Hosted by the Open Society Foundations, Scarlet Alliance and Sex Worker Outreach Project (SWOP) from November 2-5, the conference attracted nearly 50 sex workers, community leaders, human rights activists, advocates and politicians from a dozen countries across Africa, Asia Pacific, North America and Europe.
Delegates present at the four-day event spoke out against threats to overturn decriminalisation in NSW, with many sharing stories of abuses against sex workers in their home countries which they said was usually the result of discrimination by police.
“It is a great shame that delegates have travelled from 11 countries hoping to learn from the great gains of decriminalisation in the NSW sex industry, and to have to tell them the government are talking about taking decriminalisation away,” SWOP executive director Kylie Tattersall told the international guests.
“It has been disappointing to campaigners who had looked to NSW as a hope for sex work in their own countries.”
Luca Stevenson, founder of Sex Worker Open University, said decriminalisation clearly worked , particularly when compared to other regulatory frameworks.
“As Scotland prepares itself to host the Commonwealth Games 2014, we urge members of Scottish Parliament to consider the benefits and protections associated with decriminalisation,” Stevenson said.
“Legislative frameworks, such as the Swedish model which criminalise our clients, fail to protect us.”
Following the conference Scarlet Alliance CEO, Janelle Fawkes, told SX there had been three major reviews looking at the sex work industry over the past 12 months as the NSW Government considers changes to how it regulates the industry.
“Not only have they had the trafficking inquiry, then the sex industry regulation inquiry but now they are undertaking the I-PART inquiry which is looking at the way in which councils regulate different industries,” she said.
“There’s a lot of misinformation about trafficking and there are some groups and individuals who are using that issue to drive their anti-sex work or abolitionist agenda.
“There is fear that rather than the outcomes of the inquiries being evidence based they will also focus on perception, misinformation and fear.”
Fawkes said it was important for the LGBTI community to stand with sex worker groups because the industry as a whole also counted many gay and bisexual men, as well as queer women and transgender people in its ranks.
”There was a study – it was only a small study – but it looked at female sex workers where 40 per cent of them said they didn’t identify as heterosexual,” she told SX.
Currently the only jurisdictions with decriminalised sex work are New Zealand and NSW, with both localities being praised in the recent Sex Work and the Law in Asia and the Pacific report released by UNAIDS, UNFPA and UNDP in October.
Amongst other conclusions, the report advises, “positive public health and human rights outcomes have been achieved in jurisdictions that have decriminalised sex work” and that “licensing and registration models have not been effective”.

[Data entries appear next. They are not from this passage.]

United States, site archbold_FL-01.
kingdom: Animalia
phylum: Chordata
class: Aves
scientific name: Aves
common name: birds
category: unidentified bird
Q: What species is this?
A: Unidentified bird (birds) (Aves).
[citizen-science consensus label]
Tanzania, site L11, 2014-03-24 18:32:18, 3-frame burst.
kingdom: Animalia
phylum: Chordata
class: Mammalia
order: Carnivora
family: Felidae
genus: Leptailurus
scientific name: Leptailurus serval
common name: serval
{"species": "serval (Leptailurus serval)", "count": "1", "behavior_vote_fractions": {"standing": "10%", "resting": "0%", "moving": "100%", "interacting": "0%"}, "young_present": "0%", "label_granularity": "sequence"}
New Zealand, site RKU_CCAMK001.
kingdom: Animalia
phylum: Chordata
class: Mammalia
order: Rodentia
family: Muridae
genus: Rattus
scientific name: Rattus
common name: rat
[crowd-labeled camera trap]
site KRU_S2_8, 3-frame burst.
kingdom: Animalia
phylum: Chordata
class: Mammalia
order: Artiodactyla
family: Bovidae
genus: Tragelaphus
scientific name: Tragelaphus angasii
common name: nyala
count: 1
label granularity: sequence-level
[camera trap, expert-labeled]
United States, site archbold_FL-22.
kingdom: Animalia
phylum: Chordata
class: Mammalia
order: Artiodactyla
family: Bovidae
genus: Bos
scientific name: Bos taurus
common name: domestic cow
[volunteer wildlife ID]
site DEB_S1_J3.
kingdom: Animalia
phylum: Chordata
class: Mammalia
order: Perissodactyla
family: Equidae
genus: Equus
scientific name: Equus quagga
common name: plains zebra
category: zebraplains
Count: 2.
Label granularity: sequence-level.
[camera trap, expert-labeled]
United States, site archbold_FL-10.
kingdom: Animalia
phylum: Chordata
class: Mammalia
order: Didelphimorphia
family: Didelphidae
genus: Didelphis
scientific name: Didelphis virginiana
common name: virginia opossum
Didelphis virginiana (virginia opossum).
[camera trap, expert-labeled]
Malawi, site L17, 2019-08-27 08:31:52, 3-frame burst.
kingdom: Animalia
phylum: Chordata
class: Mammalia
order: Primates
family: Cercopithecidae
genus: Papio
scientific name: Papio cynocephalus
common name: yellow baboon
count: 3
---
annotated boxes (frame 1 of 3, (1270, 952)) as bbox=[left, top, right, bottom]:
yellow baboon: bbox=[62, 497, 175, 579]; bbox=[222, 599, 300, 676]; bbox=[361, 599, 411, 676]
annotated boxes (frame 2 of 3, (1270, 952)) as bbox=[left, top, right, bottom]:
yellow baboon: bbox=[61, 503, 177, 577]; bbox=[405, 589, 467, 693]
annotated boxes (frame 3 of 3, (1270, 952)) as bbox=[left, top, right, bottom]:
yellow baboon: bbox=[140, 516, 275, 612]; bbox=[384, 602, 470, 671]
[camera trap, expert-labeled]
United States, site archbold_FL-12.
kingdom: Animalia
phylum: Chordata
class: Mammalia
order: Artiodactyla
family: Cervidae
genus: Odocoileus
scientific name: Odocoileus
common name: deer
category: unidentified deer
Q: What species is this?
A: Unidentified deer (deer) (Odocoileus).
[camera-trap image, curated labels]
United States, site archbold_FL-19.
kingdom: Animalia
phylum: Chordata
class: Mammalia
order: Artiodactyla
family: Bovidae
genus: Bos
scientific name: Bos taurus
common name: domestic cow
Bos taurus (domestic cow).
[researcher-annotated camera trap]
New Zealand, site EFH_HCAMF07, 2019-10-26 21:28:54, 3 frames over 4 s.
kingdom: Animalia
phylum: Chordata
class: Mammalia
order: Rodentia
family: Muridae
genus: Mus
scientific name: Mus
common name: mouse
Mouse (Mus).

Decriminalisation refers to the removal of criminal laws, including police regulation of sex work, meaning that sex work is then regulated like any other business through local councils, planning laws, OH&S guidelines, Workcover NSW and the ATO.
“Decriminalisation means I can own my own home” Cameron Cox, a NSW sex worker, told the recent conference. “Decriminalisation allows me to feel a part of society.”